═════ Selected text ═════
News | Research Suggests That the Accuracy of OpenAI’s GPT-4 May Have Decreased

Research Suggests That the Accuracy of OpenAI’s GPT-4 May Have Decreased

Published by: Insights Desk Released: Jul 21, 2023 Source: DemandTalk

Highlights:

In March, GPT-4 successfully tackled 97.6% of assigned mathematical problems, but its proficiency declined drastically to 2.4% by June.
Between March and June, the proportion of queries answered by GPT-4 with “directly executable” code, or code that can be executed without modification, decreased by more than 40%.

According to a recent study article, GPT-4, OpenAI LP’s most powerful artificial intelligence model, may have grown less successful at performing specified tasks.

Recently, Ars Technica revealed the paper’s findings. It was written by three researchers from Stanford University and the University of California, Berkeley, and was originally published on July 18. Following the paper’s publication, several AI experts questioned whether GPT-4 has become less accurate.

The paper’s authors assessed GPT-4’s reasoning abilities by requiring it to complete a series of tasks twice: once in March and again three months later. Then, they compared the outcomes of the two tests.

One subset of the tasks assigned to GPT-4 by the researchers required the AI to solve mathematical problems. In March, it effectively resolved 97.6% of the questions. This percentage had dropped to 2.4% by June.

The paper’s authors believe the decline might be due to “drifts of chain-of-thoughts’ effects.”

When researchers asked GPT-4 to tackle math problems, they interacted with the model using chain-of-thought prompting. In addition to requesting an answer from the model, they also requested a detailed explanation of its thought process. This procedure has been demonstrated to increase the precision of language models.

The researchers hypothesize that the observed change in GPT-4 accuracy may be attributable to the chain-of-thought prompts. In one test, they input a chain-of-thought query asking the model to determine if 1,7077 is a prime number. In March, GPT-4 provided the correct response and a step-by-step analysis of its thought process. However, three months later, it provided an incorrect response without giving a breakdown.
═════
● **Exercise 1**:
Summarize the article on GPT-4 accuracy in two sentences.
● **Exercise 2**:
Answer these questions using the article on GPT-4 accuracy:
(a) On what date was the paper originally published?
(b) Which outlet revealed the paper's findings?
(c) By how much did the proportion of queries GPT-4 answered with "directly executable" code decrease between March and June?
The data records play no part in working with the article.
═════ Data extract ═════
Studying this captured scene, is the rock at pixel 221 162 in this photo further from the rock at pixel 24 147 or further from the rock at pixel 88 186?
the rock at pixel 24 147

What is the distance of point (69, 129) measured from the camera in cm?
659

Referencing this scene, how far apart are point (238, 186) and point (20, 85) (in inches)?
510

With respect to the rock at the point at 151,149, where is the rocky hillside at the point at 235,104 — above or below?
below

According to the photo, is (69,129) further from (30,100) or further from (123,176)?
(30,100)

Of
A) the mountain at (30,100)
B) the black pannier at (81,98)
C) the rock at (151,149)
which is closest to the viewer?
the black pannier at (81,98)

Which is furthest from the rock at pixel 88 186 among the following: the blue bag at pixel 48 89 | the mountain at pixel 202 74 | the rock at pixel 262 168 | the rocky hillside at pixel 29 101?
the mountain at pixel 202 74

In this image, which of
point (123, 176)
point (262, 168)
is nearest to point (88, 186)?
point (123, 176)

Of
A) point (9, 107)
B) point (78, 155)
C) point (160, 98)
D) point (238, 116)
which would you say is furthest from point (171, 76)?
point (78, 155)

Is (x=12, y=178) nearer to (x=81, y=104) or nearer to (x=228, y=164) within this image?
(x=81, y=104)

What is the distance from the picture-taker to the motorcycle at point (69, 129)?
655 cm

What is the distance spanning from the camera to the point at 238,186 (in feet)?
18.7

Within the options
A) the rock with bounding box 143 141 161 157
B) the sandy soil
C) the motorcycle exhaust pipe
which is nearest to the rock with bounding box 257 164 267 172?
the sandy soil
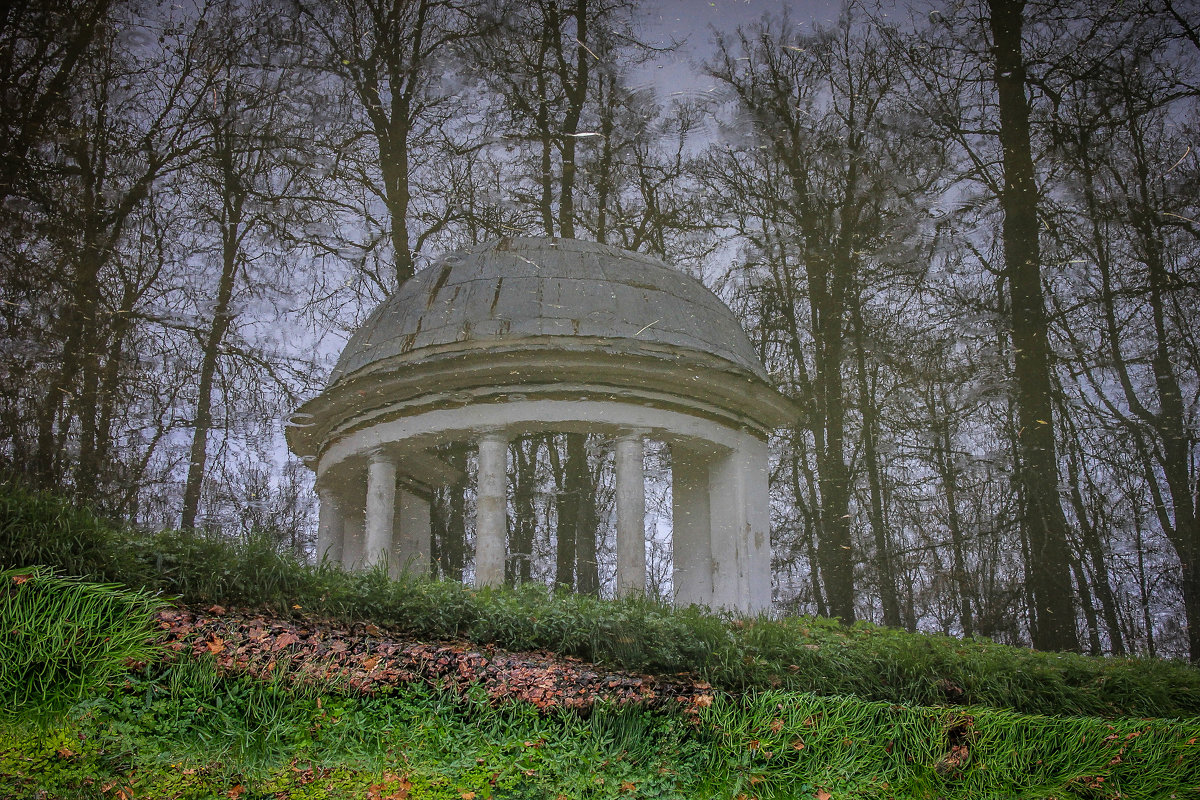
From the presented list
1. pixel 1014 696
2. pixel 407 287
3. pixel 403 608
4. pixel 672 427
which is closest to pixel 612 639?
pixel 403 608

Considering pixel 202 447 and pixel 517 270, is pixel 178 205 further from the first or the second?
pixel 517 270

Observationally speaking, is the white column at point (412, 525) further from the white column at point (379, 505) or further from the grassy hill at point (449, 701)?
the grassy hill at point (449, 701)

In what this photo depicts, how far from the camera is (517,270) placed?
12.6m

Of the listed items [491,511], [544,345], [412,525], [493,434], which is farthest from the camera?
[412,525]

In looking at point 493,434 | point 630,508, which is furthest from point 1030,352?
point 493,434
═════
═════ Data extract ═════
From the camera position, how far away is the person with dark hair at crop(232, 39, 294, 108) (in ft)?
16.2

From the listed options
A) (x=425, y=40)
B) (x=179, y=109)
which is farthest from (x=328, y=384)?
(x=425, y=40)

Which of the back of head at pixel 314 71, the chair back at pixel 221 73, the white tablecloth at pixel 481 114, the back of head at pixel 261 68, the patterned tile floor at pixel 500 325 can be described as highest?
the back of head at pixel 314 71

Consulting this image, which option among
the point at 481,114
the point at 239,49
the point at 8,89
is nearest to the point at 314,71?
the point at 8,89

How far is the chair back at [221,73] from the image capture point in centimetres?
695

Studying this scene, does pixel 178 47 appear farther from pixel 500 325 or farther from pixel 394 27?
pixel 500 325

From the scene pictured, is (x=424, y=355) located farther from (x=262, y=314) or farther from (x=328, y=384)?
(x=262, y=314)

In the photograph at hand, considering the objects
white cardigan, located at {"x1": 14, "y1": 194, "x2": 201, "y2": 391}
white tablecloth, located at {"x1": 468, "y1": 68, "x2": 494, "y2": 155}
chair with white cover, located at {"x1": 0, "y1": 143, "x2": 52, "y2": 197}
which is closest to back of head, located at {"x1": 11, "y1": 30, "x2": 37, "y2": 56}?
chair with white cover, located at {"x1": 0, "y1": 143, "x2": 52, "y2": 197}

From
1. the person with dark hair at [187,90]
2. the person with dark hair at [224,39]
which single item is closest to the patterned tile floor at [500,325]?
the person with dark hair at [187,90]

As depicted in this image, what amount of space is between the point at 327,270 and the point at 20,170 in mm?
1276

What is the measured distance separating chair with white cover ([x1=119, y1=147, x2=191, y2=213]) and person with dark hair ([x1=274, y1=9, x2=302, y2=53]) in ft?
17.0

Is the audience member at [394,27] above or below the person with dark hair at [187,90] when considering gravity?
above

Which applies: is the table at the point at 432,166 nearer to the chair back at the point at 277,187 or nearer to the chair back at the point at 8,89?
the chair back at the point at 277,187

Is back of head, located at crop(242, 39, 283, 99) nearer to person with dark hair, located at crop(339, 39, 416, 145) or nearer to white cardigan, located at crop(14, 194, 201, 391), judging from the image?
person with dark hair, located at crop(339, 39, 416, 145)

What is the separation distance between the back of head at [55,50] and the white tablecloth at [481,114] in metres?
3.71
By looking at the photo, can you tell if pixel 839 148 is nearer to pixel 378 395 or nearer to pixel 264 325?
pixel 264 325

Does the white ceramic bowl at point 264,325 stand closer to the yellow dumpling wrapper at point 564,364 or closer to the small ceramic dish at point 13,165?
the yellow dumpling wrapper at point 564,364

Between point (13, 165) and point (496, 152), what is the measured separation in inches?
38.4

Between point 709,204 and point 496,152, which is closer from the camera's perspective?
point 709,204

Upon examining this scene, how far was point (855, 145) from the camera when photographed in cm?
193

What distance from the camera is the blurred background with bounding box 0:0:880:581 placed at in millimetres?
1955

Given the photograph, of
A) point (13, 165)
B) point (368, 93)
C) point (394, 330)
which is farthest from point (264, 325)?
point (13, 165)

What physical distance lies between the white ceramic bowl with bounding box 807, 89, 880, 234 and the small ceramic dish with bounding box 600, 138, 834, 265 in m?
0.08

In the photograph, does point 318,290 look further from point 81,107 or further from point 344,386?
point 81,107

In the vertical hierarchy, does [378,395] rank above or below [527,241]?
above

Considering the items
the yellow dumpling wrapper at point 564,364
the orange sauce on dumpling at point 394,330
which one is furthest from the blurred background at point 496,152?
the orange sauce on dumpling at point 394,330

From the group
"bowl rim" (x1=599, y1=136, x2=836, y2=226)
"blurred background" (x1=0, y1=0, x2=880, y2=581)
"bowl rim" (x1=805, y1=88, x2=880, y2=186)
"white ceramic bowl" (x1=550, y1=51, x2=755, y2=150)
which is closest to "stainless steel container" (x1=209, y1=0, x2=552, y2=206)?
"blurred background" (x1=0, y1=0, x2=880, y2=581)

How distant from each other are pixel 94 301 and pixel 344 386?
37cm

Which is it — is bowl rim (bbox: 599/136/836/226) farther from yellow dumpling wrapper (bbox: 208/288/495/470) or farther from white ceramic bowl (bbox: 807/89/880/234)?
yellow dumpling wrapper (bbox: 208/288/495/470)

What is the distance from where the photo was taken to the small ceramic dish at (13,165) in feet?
═════
● **Response 1**:
Three researchers from Stanford University and the University of California, Berkeley gave GPT-4 the same series of tasks in March and again three months later, and their paper suggests the model may have grown less successful at performing specified tasks. On math problems its success rate dropped from 97.6% to 2.4% by June, a decline the authors believe might be due to "drifts of chain-of-thoughts' effects."

● **Response 2**:
(a) July 18.
(b) Ars Technica.
(c) By more than 40%.